In Konstanz präsentieren sie sich als respektable Rockband, die noch längst nicht in die Kirmesliga der Oldierocker abgedriftet ist. Das Quintett mit den Urgesteinen Ian Paice (Schlagzeug), Ian Gillan (Gesang) und Roger Glover (Bass) entwickelt noch immer unbändige Spielfreude, vor allem die alten Hits "Strange Kind Of Woman", "Highway Star" und "Perfect Strangers" sorgen für Begeisterungsstürme. Natürlich darf die Rock-Hymne "Smoke On The Water" nicht fehlen. Ausschweifende Gitarrensoli, psychedelische Orgeleinlagen und häufige Rhythmuswechsel prägen den monumentalen Sound der Gruppe. Wer eine perfekt choreografierte Bühnenshow erwartet, ist fehl am Platz. Der Auftritt dieser Band wirkt absolut unprätentiös. Wenig Show und mit Ian Gillan ein Sänger, dessen Stimme zu Beginn zwar schwächelt, mit der Zeit aber immer sicherer rüberkommt. Dazu mit Steve Morse ein Gitarrist, der seinen Vorgänger Richie Blackmore in Bezug auf Fingerfertig- und Schnelligkeit fast noch übertrifft.

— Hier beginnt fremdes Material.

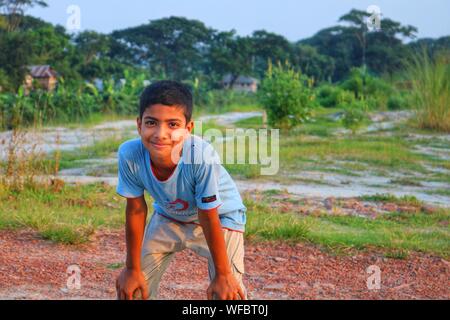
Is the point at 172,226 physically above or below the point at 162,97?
below

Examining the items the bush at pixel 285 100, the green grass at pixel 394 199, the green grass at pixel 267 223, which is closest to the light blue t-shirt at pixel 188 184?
the green grass at pixel 267 223

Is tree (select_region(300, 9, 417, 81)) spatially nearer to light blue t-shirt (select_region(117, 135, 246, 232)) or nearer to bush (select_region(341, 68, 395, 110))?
bush (select_region(341, 68, 395, 110))

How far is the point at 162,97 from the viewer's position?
99.0 inches

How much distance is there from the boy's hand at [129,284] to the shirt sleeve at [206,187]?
396 mm

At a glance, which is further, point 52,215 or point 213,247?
point 52,215

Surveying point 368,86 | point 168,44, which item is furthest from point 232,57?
point 368,86

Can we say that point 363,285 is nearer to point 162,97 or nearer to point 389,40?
point 162,97

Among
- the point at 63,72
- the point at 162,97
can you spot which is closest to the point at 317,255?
the point at 162,97

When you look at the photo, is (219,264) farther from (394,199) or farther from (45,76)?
(45,76)

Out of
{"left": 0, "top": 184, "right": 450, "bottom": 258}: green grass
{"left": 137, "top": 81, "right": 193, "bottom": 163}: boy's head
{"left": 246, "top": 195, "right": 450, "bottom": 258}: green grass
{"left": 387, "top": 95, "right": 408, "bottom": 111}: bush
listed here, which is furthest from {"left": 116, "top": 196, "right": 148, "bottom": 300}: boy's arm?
{"left": 387, "top": 95, "right": 408, "bottom": 111}: bush

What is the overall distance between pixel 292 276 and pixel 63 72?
20995 millimetres

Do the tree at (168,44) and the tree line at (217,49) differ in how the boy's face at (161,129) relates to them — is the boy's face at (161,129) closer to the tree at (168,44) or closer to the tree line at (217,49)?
the tree line at (217,49)

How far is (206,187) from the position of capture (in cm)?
255

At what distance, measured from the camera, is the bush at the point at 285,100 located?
12.7 metres
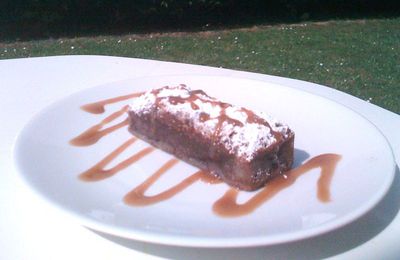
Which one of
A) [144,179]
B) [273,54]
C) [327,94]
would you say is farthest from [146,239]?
[273,54]

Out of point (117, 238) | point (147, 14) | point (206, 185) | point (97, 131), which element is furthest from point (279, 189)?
point (147, 14)

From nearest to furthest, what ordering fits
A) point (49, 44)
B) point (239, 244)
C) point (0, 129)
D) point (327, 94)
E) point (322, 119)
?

Musikalischer Höhepunkt des Festivals ist jedoch der Auftritt der schwedischen Alternativ-Rocker The Hives. Laut, kurz und schmutzig, bei weitem nicht so präzise wie im Studio, aber auch alles andere als verschwommen, so fliegen die Songs an einem vorbei. Mit der Hybris des großen Entertainers, maßlos, selbstverliebt, glamourös und immer ganz vorne an der Bühnenrampe, leitet Pelle Almquist durch den 80-minütigen Auftritt. Er weiß, dass er sich alles erlauben kann. Er ist der Poseur, der das Publikum auf Deutsch zum Mitsingen animiert, der über die Bühne tobt, auf Lautsprecherboxen und Gerüste klettert und trotzdem wie aus dem Ei gepellt aussieht.
Aus der sicheren Entfernung von 100 Metern zur Bühne wird man Zeuge eines famosen Spektakels, das den Auftritt der ebenfalls aus Schweden stammenden Band Mando Diao in den Schatten stellt. Die Titel ihres neuesten Albums "Give Me Fire" kommen zwar ebenfalls mit kreischender Orgel und polternden Beats daher, den Songs aus dem vor sieben Jahren erschienenen Debütalbum "Bring 'em In" können sie aber nicht das Wasser reichen. Richtig zur Sache geht's erst im zweiten Teil.